[Some records]
____

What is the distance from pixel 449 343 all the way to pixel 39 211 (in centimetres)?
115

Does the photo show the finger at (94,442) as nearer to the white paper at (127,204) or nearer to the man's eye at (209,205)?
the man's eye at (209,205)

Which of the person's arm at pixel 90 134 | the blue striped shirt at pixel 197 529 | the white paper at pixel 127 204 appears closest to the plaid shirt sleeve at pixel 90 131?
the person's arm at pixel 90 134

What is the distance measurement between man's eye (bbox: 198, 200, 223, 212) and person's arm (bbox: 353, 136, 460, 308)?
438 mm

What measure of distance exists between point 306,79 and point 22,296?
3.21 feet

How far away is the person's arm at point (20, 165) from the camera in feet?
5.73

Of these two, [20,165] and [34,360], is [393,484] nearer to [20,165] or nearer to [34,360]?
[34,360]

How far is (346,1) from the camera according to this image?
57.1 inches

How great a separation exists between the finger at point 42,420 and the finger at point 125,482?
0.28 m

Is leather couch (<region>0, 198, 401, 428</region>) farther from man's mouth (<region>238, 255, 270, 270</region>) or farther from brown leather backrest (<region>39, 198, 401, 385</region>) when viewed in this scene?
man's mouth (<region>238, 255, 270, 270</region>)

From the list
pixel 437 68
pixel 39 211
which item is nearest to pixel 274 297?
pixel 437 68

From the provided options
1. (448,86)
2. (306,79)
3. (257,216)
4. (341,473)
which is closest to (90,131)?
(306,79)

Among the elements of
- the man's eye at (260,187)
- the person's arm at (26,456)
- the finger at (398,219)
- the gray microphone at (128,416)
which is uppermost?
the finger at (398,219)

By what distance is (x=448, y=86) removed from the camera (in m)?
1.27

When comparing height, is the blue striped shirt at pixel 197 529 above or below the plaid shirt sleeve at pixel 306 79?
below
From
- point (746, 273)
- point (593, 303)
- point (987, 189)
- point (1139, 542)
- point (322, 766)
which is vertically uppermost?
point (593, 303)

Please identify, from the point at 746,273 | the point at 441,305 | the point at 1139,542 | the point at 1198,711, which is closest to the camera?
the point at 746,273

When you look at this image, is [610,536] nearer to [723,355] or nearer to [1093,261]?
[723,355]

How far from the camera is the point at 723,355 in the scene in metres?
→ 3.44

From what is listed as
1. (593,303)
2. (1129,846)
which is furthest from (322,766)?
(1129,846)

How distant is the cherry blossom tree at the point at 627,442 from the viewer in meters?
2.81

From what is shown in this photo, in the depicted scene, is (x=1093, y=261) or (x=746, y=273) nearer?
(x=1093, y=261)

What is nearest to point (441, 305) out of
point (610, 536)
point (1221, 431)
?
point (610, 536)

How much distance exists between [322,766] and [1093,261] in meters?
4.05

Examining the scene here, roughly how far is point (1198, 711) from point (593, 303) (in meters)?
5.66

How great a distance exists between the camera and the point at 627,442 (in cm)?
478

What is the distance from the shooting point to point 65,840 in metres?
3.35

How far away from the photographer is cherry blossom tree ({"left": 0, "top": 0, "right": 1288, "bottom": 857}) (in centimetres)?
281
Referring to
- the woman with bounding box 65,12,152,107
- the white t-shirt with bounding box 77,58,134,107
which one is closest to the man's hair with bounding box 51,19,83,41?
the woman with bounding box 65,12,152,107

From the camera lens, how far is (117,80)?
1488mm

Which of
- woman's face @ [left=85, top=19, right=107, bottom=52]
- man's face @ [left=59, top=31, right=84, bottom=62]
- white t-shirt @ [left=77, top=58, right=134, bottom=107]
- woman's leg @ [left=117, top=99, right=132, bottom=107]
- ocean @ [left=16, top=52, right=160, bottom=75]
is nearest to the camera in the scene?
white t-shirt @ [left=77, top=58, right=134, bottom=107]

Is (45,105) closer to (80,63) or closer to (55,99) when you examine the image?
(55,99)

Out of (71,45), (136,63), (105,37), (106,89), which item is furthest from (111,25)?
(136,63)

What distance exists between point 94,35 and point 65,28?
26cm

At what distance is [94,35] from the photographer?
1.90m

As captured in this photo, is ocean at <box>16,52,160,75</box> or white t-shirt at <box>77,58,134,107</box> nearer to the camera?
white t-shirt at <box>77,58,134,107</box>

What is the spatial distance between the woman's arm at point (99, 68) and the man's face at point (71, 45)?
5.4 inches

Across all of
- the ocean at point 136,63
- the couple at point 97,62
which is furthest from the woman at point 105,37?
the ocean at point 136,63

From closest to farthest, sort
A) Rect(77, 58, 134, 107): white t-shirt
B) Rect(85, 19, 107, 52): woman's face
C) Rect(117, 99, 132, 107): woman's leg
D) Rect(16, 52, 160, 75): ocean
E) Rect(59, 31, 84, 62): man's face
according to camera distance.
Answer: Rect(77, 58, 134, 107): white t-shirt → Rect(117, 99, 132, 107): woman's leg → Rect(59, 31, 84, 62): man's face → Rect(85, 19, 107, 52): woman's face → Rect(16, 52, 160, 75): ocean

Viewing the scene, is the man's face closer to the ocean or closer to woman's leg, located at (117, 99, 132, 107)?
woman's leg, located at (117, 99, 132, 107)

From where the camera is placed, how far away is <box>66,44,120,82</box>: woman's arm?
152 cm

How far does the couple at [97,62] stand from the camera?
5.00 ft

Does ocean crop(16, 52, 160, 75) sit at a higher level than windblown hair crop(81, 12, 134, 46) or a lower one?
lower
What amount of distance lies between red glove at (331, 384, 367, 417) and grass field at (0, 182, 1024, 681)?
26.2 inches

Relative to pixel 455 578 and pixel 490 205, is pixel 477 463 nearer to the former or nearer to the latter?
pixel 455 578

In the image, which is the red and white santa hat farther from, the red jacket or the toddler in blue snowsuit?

____

- [What to produce] The line containing "How far does" and every line after it, through the end of the records, should be repeated exactly and alone.

- [Reply]
How far does the couple at [97,62] stand from the camera?
5.00 ft

Does ocean crop(16, 52, 160, 75) sit at a higher level than windblown hair crop(81, 12, 134, 46) or a lower one?
lower
What amount of distance lies between red glove at (331, 384, 367, 417) and grass field at (0, 182, 1024, 681)?
26.2 inches

Relative to pixel 455 578 and pixel 490 205, is pixel 477 463 nearer to the former or nearer to the latter?
pixel 455 578

In the image, which is the red and white santa hat farther from, the red jacket or the toddler in blue snowsuit?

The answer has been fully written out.